Gidip onları rezil edip heryeri dağıtmak, yüzlerine tükürmek istiyordum. Az önce donmuş bedenim şu an alev alevdi. Yüzüm şişmiş gibi hissediyordum ve başımda inanılmaz bir ağrı ile çınlama vardı... Ne yapacağımı bilmiyordum ama oraya gidip olay çıkaracak gücüm de yoktu. Peki nereye yürüyordum? Tam geri dönecekken bir anda dünya daha hızlı dönmeye başladı ve etraf karardı.
Bu karanlıkta kaybolmak isterken belimde beni geri çeken bir güç hissettim. Bir süre kendimi toparlayamadım. Görüşüm sonradan geldi ve beni çeken gücün; elinde siyah şemsiyesi olan, oldukça uzun boylu ve siyah saçlı bir adam olduğunu farkettim. Kendimi geri çekmek istedim ama bedenim emrime milim karşılık vermedi. Adamdan güçlü bir koku yayılıyordu, başımsa inanılmaz ağrıyordu. O birkaç saniye içinde beni ayaklarımın üzerinde sabitlediğinden emin olduktan sonra benden bir kol mesafesi uzaklaştı.
"Napıyorsun? Burada olmamalısın" diyerek beni yürümem için yönlendirdi.
Uzun bir uykudan uyanmış gibi hissediyordum, her şey puslu ve karışık.
"Neden?" diye fısıldadım.
Cevap gelmedi.
Siyah arabanın kapısını açıp, beni koltuğa oturtmaya çalıştığı anda beyin motorlarım çalıştı ve bir şimşek çaktı.
"Sen-Sen ne halt ediyorsun?
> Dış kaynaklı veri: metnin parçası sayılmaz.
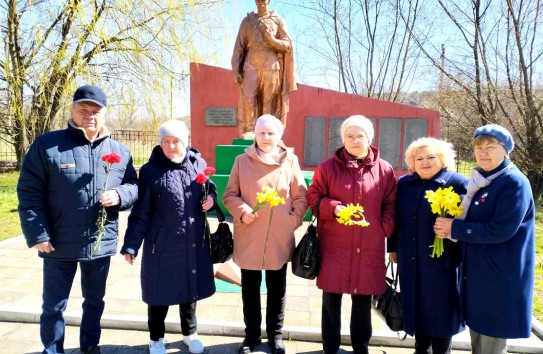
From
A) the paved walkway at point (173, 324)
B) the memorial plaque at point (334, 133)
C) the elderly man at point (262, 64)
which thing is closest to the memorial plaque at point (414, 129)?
the memorial plaque at point (334, 133)

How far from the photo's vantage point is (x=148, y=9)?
338 inches

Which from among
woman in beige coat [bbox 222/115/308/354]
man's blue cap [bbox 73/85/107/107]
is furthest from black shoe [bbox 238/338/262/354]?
man's blue cap [bbox 73/85/107/107]

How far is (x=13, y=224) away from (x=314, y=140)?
7.22 meters

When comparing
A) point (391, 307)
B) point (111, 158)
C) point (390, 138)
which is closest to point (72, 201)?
point (111, 158)

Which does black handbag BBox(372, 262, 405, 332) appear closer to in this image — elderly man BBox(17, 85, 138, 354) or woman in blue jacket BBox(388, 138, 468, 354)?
woman in blue jacket BBox(388, 138, 468, 354)

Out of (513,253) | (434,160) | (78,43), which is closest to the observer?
(513,253)

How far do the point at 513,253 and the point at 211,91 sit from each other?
9608 millimetres

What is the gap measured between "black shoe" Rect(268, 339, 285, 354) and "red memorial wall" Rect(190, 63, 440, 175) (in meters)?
8.07

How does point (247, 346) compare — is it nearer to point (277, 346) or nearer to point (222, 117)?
point (277, 346)

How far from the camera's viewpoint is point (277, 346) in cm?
271

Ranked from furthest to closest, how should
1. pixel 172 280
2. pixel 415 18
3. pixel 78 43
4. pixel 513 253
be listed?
pixel 415 18
pixel 78 43
pixel 172 280
pixel 513 253

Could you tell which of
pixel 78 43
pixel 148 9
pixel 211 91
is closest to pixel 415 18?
pixel 211 91

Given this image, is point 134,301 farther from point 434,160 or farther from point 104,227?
point 434,160

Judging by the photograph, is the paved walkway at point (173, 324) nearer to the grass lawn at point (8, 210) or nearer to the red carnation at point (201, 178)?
the red carnation at point (201, 178)
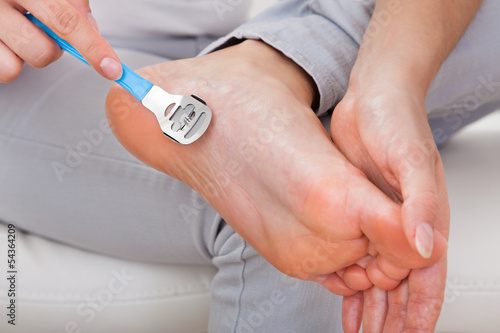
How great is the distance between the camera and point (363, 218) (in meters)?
0.37

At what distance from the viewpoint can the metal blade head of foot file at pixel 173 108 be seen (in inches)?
18.5

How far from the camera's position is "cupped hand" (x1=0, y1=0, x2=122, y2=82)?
0.48 m

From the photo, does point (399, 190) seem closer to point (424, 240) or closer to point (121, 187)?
point (424, 240)

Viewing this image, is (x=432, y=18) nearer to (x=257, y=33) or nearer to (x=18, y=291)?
(x=257, y=33)

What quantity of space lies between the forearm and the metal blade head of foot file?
0.51ft

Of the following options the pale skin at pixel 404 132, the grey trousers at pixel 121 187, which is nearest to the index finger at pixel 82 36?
the grey trousers at pixel 121 187

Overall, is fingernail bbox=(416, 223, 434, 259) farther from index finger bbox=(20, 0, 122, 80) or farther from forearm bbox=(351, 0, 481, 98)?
index finger bbox=(20, 0, 122, 80)

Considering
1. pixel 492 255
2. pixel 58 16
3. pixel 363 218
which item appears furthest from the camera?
pixel 492 255

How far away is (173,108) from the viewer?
48 cm

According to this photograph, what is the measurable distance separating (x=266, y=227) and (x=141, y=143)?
15cm

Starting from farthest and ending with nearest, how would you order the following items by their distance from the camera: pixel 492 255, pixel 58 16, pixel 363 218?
pixel 492 255 → pixel 58 16 → pixel 363 218

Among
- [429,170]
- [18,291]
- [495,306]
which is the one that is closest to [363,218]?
[429,170]

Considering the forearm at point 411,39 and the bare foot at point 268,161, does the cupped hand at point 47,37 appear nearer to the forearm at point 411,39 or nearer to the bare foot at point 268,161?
the bare foot at point 268,161

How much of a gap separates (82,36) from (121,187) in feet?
0.55
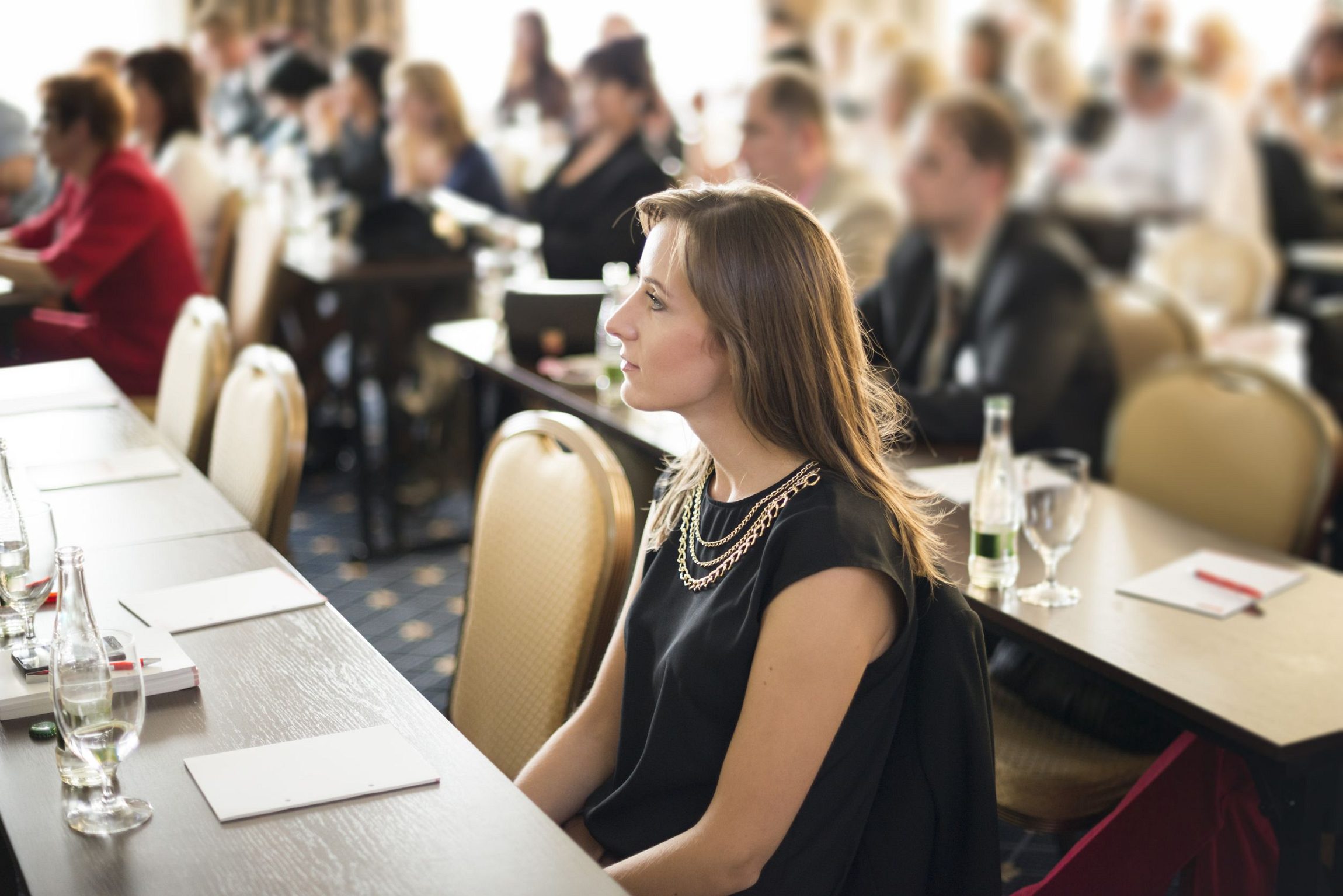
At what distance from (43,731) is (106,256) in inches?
109

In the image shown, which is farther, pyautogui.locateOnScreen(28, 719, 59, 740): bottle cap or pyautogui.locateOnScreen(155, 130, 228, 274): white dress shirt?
pyautogui.locateOnScreen(155, 130, 228, 274): white dress shirt

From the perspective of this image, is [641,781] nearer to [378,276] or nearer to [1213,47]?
[378,276]

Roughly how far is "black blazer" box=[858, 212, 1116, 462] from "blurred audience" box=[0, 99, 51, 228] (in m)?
3.41

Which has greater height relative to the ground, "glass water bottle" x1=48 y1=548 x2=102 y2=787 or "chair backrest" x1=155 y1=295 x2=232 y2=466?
"glass water bottle" x1=48 y1=548 x2=102 y2=787

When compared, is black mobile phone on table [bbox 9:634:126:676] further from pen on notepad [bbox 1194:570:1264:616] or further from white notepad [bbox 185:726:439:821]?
pen on notepad [bbox 1194:570:1264:616]

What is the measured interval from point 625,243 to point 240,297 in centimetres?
139

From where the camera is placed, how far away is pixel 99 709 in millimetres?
1215

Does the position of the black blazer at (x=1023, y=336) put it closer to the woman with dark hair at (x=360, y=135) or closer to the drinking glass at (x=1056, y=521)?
the drinking glass at (x=1056, y=521)

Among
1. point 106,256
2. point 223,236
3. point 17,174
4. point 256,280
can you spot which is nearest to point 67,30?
point 17,174

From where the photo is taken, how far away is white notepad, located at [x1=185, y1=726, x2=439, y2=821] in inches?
50.1

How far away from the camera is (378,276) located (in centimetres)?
431

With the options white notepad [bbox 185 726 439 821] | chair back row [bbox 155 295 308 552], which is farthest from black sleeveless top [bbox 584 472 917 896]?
chair back row [bbox 155 295 308 552]

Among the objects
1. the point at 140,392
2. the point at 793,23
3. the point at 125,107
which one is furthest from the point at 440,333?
the point at 793,23

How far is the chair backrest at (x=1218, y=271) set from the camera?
14.8ft
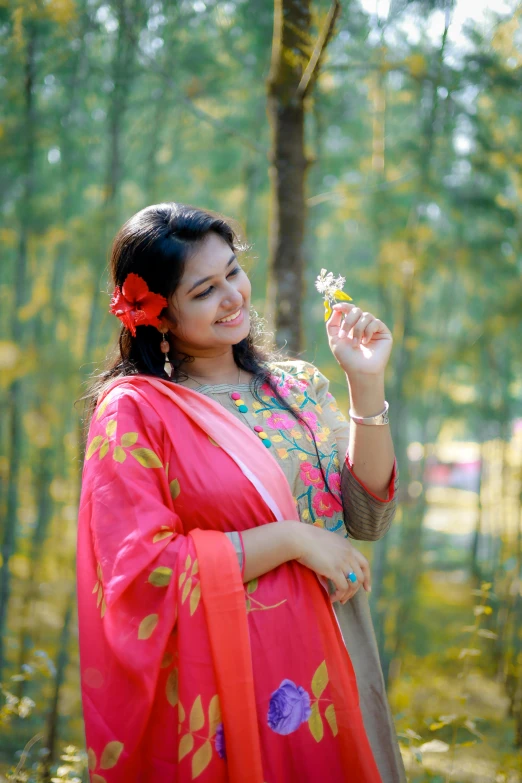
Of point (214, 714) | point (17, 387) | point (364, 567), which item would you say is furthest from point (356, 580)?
point (17, 387)

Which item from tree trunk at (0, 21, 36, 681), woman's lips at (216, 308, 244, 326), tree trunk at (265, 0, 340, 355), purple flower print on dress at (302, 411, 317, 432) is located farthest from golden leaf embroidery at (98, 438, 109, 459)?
tree trunk at (0, 21, 36, 681)

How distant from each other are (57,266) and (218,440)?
6727 millimetres

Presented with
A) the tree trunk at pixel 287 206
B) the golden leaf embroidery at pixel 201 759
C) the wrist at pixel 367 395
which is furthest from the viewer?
the tree trunk at pixel 287 206

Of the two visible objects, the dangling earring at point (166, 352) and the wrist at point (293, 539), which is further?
the dangling earring at point (166, 352)

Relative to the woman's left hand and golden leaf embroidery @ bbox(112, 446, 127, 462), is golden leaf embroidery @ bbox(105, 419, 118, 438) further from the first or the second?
the woman's left hand

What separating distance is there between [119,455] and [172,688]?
46 centimetres

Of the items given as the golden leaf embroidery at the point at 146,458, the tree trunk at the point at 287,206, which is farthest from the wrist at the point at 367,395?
the tree trunk at the point at 287,206

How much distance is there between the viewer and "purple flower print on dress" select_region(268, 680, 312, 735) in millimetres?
1302

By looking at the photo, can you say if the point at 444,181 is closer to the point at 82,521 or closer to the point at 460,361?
the point at 460,361

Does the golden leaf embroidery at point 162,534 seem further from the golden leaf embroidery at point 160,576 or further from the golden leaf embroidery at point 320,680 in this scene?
the golden leaf embroidery at point 320,680

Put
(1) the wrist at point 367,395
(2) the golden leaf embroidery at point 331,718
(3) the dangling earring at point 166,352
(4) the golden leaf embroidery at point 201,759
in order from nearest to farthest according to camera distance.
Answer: (4) the golden leaf embroidery at point 201,759 < (2) the golden leaf embroidery at point 331,718 < (1) the wrist at point 367,395 < (3) the dangling earring at point 166,352

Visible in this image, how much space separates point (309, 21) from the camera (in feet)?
7.37

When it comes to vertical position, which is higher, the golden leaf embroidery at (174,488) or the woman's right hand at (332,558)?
the golden leaf embroidery at (174,488)

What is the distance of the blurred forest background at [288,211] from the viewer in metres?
2.53
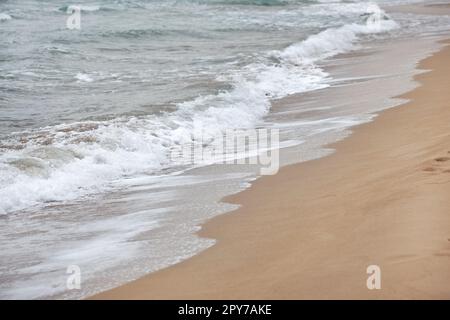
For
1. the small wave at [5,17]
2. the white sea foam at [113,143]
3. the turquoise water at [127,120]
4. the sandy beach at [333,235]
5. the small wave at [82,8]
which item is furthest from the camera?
the small wave at [82,8]

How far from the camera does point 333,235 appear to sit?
475 centimetres

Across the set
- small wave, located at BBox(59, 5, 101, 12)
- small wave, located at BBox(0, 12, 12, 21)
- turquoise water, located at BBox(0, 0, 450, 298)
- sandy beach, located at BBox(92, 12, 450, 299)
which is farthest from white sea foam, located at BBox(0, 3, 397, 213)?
small wave, located at BBox(59, 5, 101, 12)

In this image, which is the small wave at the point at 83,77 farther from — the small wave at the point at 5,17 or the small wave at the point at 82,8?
the small wave at the point at 82,8

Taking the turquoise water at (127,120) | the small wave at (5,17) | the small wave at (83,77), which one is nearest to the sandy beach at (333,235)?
the turquoise water at (127,120)

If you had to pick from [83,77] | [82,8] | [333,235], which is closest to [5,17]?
[82,8]

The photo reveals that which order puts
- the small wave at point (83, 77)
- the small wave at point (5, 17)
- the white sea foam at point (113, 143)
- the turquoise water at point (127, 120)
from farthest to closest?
the small wave at point (5, 17)
the small wave at point (83, 77)
the white sea foam at point (113, 143)
the turquoise water at point (127, 120)

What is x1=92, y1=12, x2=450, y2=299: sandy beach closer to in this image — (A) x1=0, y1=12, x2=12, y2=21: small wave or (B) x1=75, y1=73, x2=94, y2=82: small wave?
(B) x1=75, y1=73, x2=94, y2=82: small wave

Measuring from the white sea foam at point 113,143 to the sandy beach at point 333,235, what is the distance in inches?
72.2

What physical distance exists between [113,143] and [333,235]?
4337 millimetres

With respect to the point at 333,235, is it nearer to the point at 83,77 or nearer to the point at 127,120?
the point at 127,120

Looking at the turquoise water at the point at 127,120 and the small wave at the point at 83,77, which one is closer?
the turquoise water at the point at 127,120

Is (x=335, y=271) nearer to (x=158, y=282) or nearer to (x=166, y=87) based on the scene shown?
(x=158, y=282)

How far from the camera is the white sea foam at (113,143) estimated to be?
7.06 meters

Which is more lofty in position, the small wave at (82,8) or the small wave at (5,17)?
the small wave at (82,8)
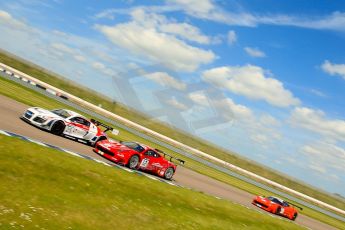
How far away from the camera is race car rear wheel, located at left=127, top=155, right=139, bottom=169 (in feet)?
65.5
Buldun zor durumda bir kadın, sen, sen kimsin ya!" diye bağırmaya başladım.
İfadesizce yüzüme bakıyordu.
"Aşağılık yaratıklar, hepiniz Tanrının cezasısınız!" diye bağırarak gördüğüm ilk açık mağazaya doğru koşmaya çalıştım. Ayaklarım o kadar güçsüzdü ki, sarhoş gibi görünüyor olmalıydım.
Kendimi mağazaya atar atmaz ilk gördüğüm kadının elinden tutup çaresizce;
"Lütfen, lütfen bana bir taksi çağırın. Lütfen, hiç iyi değilim" dedim.
Kızıl saçlı, kısa boylu, şık giyimli kadın şok olmuş bir şekilde bana bakakaldı. Sonra beni sanki yeni görüyormuş gibi irkildi ve arkadaki çalışanlara dönüp;
"Çabuk, çabuk bir battaniye ve sıcak su torbası getirin çabuk!" diye seslendi. Beni de omzumdan destek alarak bir kaç adım attırıp bir koltuğa oturttu.
"Ne oldu sana, ne oldu? Kim ne yaptı sana? Ah güzelim..."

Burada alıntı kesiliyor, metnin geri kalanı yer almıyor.